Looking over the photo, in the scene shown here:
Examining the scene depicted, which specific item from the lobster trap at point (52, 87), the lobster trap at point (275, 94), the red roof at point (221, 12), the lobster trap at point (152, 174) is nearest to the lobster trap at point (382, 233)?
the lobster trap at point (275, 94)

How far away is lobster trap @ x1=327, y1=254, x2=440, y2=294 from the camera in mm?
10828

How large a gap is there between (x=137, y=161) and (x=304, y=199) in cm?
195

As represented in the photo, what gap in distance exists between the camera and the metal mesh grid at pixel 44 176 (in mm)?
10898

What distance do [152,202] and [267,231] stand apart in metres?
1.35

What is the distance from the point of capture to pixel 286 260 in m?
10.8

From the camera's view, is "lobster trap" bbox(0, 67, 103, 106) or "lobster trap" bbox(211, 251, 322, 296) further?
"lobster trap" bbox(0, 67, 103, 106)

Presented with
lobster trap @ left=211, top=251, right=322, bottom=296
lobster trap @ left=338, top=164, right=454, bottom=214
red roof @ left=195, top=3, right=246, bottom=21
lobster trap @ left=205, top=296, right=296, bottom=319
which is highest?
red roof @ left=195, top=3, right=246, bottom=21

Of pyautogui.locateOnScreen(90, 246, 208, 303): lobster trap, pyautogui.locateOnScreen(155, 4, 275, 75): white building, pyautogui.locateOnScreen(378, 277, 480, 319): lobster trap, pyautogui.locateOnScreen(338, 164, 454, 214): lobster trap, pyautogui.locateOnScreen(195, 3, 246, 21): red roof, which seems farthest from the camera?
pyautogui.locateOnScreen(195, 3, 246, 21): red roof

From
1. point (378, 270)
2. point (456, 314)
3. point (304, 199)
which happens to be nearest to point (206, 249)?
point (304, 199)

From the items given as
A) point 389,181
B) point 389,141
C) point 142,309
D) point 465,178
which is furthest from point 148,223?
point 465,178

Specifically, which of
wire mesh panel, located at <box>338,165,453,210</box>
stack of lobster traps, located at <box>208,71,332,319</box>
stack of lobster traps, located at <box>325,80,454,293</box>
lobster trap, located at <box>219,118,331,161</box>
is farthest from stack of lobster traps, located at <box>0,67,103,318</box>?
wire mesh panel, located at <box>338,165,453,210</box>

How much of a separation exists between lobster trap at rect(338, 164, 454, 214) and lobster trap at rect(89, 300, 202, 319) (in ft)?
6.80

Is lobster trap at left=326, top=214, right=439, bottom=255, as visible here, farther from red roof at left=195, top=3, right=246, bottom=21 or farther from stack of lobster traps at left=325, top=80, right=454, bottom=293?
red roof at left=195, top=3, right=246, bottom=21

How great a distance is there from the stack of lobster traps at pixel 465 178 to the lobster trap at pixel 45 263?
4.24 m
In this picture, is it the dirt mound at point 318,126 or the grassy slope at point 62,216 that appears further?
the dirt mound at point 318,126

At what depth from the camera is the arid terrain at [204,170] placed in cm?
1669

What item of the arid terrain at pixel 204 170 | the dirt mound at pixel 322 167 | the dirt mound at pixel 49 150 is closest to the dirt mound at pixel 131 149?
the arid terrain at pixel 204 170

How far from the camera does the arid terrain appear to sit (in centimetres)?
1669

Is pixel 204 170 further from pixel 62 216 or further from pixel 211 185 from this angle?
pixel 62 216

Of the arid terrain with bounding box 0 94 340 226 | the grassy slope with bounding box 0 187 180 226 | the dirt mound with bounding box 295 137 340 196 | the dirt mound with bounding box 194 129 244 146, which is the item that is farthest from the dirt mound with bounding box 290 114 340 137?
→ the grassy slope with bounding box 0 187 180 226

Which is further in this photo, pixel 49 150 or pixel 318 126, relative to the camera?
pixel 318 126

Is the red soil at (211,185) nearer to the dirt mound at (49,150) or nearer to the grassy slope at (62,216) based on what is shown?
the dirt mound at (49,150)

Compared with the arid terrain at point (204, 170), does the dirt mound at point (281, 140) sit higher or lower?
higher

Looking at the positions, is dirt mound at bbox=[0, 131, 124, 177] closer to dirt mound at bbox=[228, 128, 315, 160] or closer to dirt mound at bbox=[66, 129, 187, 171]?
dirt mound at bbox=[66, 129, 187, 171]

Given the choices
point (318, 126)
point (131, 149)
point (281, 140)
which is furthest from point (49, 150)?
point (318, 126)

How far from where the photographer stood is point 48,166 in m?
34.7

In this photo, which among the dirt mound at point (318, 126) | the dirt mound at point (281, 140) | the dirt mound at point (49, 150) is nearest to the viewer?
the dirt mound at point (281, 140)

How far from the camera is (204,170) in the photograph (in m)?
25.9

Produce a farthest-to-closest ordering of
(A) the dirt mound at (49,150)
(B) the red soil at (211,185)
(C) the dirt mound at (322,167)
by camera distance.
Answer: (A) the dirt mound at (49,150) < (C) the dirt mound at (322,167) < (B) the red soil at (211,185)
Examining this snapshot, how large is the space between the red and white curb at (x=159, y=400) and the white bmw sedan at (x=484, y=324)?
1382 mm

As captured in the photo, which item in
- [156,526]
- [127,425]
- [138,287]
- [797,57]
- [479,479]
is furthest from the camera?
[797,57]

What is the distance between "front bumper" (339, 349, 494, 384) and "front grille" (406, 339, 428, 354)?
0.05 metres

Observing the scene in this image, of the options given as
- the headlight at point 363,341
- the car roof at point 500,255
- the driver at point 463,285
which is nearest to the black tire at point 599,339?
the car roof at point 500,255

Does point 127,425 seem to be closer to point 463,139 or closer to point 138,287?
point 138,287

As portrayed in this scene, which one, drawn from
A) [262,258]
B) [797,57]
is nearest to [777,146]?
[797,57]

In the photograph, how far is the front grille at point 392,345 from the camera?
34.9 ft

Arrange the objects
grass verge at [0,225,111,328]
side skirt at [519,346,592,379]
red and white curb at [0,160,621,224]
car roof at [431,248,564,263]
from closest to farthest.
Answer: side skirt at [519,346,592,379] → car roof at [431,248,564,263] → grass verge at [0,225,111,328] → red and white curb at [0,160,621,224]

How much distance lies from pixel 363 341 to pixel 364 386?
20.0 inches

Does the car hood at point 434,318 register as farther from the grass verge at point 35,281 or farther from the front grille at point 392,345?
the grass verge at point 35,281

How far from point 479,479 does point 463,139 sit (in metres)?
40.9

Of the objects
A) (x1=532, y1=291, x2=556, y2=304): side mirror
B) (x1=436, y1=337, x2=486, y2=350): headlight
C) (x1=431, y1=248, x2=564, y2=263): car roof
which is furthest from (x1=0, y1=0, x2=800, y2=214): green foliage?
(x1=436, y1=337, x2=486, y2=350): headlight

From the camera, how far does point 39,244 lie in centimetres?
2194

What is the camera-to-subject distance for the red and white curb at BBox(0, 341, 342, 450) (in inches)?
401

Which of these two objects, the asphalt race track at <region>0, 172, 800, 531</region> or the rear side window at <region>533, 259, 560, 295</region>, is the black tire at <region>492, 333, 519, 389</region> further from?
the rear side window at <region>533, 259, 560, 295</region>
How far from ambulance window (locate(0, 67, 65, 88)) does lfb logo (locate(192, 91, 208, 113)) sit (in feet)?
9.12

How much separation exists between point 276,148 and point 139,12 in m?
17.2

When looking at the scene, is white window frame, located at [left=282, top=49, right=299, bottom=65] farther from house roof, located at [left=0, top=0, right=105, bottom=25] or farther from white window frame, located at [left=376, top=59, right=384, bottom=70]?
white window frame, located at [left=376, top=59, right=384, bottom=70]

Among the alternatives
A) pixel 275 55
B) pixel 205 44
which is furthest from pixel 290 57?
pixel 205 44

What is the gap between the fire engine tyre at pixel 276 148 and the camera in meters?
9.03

────────────────

PROBLEM TO SOLVE:
Can you copy word for word the lines of the listing starting at the line that contains "Of the objects" and ending at the last line of the listing, with both of those lines included?

EXERCISE OUTPUT:
Of the objects
A) (x1=532, y1=291, x2=556, y2=304): side mirror
B) (x1=436, y1=337, x2=486, y2=350): headlight
C) (x1=431, y1=248, x2=564, y2=263): car roof
which is furthest from (x1=0, y1=0, x2=800, y2=214): green foliage?
(x1=436, y1=337, x2=486, y2=350): headlight

From the camera, how far does point 39,244 lie in centimetres?
2194

What is the camera-to-subject distance for the red and white curb at BBox(0, 341, 342, 450) (in inches)?
401

Which of these two objects, the asphalt race track at <region>0, 172, 800, 531</region> or the rear side window at <region>533, 259, 560, 295</region>, is the black tire at <region>492, 333, 519, 389</region> further from?
the rear side window at <region>533, 259, 560, 295</region>
How far from ambulance window (locate(0, 67, 65, 88)) does lfb logo (locate(192, 91, 208, 113)) sit (in feet)?
9.12

How much separation exists between point 276,148 and point 139,12 in m?
17.2

When looking at the scene, is white window frame, located at [left=282, top=49, right=299, bottom=65] farther from house roof, located at [left=0, top=0, right=105, bottom=25] or farther from white window frame, located at [left=376, top=59, right=384, bottom=70]?
white window frame, located at [left=376, top=59, right=384, bottom=70]

Among the alternatives
A) pixel 275 55
B) pixel 205 44
which is furthest from pixel 290 57?
pixel 205 44

What is the gap between the fire engine tyre at pixel 276 148 and the camera in meters?
9.03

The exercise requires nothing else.